[Note -- I didn't actually manage to make live notes during either of the Semifinals. I did not have my notebook with me in the stadium for the NZ v Sri Lanka match, and then we overslept by half an hour and missed most of South Africa's collapse the next morning. These are all notes jotted down from memory that second night.]
NEW ZEALAND v. SRI LANKA
-- Best live moment of the day: The Over of Plays and Misses by Ross Taylor, against Malinga. After having the ball beat the bat for the first five deliveries of the 8th over, the entire crowd erupted in cheers when Taylor finally managed to block the ball on the sixth. He even raised his bat to the crowd in acknowledgment, with a look on his face (showing on the big screen) that could do nothing but say, "Yeah... I know. Completely out of my depth. No need to mention it."

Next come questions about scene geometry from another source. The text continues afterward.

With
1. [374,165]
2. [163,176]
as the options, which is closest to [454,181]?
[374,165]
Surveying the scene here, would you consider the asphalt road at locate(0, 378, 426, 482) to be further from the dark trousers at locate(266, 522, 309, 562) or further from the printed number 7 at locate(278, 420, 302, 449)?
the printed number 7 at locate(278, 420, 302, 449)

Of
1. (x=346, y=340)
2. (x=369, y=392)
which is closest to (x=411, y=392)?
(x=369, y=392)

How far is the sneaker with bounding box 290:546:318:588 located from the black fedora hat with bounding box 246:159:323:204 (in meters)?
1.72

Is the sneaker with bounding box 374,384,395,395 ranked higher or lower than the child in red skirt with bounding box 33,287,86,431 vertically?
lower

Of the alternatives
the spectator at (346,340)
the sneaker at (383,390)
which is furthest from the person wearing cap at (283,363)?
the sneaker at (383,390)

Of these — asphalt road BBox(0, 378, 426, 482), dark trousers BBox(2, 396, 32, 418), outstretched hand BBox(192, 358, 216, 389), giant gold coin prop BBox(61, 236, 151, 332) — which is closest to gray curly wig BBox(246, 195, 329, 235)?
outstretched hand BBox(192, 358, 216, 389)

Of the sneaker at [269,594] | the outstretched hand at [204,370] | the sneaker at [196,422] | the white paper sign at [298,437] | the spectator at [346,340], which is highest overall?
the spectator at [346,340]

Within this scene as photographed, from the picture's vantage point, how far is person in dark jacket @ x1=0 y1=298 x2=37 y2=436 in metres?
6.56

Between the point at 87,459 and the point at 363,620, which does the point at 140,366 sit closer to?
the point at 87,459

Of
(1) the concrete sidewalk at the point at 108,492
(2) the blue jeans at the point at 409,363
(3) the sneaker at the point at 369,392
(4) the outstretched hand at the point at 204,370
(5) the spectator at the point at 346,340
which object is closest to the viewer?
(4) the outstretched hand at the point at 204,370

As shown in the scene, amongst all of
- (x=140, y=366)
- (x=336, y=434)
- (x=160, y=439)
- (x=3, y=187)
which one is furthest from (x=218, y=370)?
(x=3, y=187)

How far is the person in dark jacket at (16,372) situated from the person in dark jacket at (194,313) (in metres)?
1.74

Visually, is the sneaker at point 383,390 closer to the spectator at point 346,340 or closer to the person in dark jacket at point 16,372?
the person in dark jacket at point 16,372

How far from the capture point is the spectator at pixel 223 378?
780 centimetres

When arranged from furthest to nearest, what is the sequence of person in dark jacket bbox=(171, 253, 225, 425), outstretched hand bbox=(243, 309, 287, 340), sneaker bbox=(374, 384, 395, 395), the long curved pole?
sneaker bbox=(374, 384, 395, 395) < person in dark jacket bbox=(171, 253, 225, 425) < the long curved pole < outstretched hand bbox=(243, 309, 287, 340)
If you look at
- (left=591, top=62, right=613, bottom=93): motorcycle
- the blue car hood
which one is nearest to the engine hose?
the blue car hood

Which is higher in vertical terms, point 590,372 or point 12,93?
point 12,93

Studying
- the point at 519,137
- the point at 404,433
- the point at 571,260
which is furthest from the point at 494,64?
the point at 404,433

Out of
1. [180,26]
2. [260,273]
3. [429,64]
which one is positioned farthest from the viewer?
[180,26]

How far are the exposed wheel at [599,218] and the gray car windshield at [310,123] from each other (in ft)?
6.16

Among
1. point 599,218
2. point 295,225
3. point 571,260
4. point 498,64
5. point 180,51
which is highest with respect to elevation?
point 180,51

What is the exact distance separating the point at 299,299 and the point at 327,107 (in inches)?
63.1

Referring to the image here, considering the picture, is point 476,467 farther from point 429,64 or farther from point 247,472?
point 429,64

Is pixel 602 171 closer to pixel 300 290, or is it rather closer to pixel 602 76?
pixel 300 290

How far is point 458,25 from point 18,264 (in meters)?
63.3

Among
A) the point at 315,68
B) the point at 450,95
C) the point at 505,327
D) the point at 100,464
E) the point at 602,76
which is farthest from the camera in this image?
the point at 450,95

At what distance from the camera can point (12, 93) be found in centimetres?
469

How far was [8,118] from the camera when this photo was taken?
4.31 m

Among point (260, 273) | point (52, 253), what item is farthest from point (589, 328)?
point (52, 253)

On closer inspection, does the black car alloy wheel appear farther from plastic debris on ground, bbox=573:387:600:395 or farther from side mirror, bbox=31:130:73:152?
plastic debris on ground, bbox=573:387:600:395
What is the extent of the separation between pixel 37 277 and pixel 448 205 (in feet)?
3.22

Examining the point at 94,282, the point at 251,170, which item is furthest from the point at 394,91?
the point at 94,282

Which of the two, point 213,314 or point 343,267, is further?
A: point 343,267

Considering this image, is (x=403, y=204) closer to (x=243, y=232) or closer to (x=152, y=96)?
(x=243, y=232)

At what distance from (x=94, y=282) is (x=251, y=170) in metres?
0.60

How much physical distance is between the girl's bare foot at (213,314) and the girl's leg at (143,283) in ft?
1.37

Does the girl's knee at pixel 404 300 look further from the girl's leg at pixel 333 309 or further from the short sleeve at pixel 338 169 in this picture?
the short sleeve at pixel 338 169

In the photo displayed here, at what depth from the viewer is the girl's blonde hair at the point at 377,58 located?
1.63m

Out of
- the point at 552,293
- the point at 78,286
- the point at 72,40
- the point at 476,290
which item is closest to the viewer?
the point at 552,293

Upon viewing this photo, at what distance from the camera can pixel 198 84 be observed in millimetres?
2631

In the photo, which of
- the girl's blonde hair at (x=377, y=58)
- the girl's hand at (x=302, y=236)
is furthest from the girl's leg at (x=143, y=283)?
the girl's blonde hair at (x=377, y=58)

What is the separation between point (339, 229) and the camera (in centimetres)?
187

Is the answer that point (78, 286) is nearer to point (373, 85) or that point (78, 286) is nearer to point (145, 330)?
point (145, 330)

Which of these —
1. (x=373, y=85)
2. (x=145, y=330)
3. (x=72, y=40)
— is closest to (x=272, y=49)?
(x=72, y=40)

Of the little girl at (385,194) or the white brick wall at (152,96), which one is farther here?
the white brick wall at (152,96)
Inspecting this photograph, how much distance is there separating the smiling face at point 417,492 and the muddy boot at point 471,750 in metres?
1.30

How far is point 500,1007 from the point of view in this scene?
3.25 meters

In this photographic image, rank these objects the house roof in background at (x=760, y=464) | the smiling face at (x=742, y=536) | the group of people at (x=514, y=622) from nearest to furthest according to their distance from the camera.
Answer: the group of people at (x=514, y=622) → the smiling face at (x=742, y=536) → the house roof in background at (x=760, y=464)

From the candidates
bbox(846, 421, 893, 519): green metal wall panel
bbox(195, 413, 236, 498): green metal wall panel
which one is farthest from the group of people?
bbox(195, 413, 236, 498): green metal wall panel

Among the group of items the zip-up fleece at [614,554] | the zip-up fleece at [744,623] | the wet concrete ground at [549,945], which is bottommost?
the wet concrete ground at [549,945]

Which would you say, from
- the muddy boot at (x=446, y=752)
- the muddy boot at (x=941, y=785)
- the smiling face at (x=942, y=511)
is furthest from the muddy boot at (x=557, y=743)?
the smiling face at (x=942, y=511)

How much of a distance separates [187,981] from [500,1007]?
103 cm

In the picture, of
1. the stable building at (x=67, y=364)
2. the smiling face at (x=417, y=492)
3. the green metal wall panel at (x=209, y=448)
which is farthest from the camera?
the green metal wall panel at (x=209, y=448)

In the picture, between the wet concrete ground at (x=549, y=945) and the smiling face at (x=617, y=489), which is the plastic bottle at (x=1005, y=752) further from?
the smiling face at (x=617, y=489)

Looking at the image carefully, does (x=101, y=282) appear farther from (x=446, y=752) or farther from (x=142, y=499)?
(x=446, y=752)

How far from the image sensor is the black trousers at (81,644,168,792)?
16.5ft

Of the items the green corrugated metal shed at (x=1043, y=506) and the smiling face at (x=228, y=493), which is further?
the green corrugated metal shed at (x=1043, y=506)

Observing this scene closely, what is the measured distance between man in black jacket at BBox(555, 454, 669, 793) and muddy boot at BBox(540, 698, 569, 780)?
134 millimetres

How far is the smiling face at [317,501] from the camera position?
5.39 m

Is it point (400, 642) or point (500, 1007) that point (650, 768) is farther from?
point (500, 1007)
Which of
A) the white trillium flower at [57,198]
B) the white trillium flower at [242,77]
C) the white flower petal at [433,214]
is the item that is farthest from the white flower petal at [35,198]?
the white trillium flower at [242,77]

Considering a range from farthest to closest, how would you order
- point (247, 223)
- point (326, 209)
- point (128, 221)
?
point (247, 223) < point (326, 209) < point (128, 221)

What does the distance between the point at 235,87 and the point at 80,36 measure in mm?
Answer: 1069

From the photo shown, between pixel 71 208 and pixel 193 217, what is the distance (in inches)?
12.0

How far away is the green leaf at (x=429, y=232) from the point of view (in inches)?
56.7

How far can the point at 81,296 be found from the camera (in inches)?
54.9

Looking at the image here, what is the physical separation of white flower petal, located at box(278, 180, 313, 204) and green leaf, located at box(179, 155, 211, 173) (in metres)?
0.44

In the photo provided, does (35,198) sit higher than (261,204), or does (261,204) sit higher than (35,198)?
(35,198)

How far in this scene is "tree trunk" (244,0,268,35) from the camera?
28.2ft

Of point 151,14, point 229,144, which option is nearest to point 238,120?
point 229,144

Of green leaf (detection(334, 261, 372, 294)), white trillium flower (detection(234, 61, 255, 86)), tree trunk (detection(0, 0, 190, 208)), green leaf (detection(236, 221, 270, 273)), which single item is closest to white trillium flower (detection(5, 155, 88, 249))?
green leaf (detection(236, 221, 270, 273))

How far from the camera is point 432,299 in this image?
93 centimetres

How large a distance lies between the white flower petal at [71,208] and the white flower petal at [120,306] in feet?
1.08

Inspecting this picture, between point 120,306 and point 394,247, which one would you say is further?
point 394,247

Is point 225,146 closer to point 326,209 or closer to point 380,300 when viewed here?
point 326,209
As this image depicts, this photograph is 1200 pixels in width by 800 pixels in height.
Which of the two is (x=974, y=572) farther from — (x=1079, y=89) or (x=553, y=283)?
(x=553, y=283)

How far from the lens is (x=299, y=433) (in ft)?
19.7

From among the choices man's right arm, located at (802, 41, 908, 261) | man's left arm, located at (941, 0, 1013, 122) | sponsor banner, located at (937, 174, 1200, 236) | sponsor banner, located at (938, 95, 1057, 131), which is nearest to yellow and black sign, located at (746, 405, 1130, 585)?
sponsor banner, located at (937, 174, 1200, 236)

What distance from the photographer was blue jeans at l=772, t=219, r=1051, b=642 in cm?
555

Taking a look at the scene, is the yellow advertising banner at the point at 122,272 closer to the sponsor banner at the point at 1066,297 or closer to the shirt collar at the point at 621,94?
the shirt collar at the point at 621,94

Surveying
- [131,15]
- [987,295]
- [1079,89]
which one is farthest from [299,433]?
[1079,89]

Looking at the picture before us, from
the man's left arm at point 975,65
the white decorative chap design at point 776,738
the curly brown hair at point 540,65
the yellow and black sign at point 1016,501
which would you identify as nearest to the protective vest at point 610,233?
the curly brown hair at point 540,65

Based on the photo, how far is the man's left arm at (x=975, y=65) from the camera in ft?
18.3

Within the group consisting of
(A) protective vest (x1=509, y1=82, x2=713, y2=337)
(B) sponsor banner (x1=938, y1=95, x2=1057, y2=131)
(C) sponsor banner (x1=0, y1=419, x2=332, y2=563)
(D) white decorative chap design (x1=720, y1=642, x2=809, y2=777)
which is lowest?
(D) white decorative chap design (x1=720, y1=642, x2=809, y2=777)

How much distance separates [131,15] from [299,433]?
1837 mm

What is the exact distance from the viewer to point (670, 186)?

-- After having eaten countless overpriced, tasteless meals on various grounds around the world, I can now officially give out the award for the Worst Food To Buy At A Stadium, Ever: spicy peppered prawns. I don't know what motivated me to buy that concoction; maybe the fact that they were a little cheaper than the Escoveitch fish and a little more exotic than the bucket of KFC.
They come in a little plastic bag, which is itself inside a bigger paper bag with a napkin in it; a dozen or so full prawns, smeared in garlic and spicy seasoning. First you have to stick your fingers inside the greasy bag and pull out a prawn by either the head or the antennae. You then take off the head and peel the body, above the plastic bag, and throw the discards into the gap between the plastic and the paper; except sometimes they fall inside the original bag by accident and you have to fish them back out, or sometimes you miss both bags altogether and they land right on your shoe.
But that's if you manage to peel the damn things in the first place. Since the prawns are so old and stale, the shells were soft, sticky, and impossible to remove. The meat was flaky and yellow, the taste was gummy, and the thick black intestinal vein running down the back of the prawn could only give you the creeps if you stared at it for too long.
-- Sabina Park, although full enough to provide a lively atmosphere, was still not packed to capacity. For a World Cup semi-final. That is criminal. Everyone you ask about it will tell you it's all to the Indians ("the Indians" becoming a big catch-all clause for every source of negative spectator behaviour in this World Cup). The taxi driver from the airport in Kingston offered me tickets to the finals, which his cousin purportedly obtained in batches after the first round from a group of bitter Indian supporters.
Is it all the Indians’ fault? If India had gone through to the Super 8s and to the semis, would we have had some full stadiums? I doubt it. It seems like interest for the event was low across the board, and India's (and Pakistan's) early departure only exacerbated the problem. For the lack of original interest, you can blame the ICC and the organising committee. Because I can't think of any other reason why people would have no interest in attending an important international tournament in a place of such beauty and tranquility as the Caribbean.